Every entry needs to be printed exactly, please.

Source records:
---

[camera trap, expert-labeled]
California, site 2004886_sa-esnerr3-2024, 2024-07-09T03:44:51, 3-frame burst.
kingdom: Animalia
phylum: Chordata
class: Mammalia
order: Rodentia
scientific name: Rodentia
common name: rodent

---

* [Written solution]
[camera trap, expert-labeled]
California, site 2004886_sa-esnerr3-2024, 2024-07-09T03:44:51, 3-frame burst.
kingdom: Animalia
phylum: Chordata
class: Mammalia
order: Rodentia
scientific name: Rodentia
common name: rodent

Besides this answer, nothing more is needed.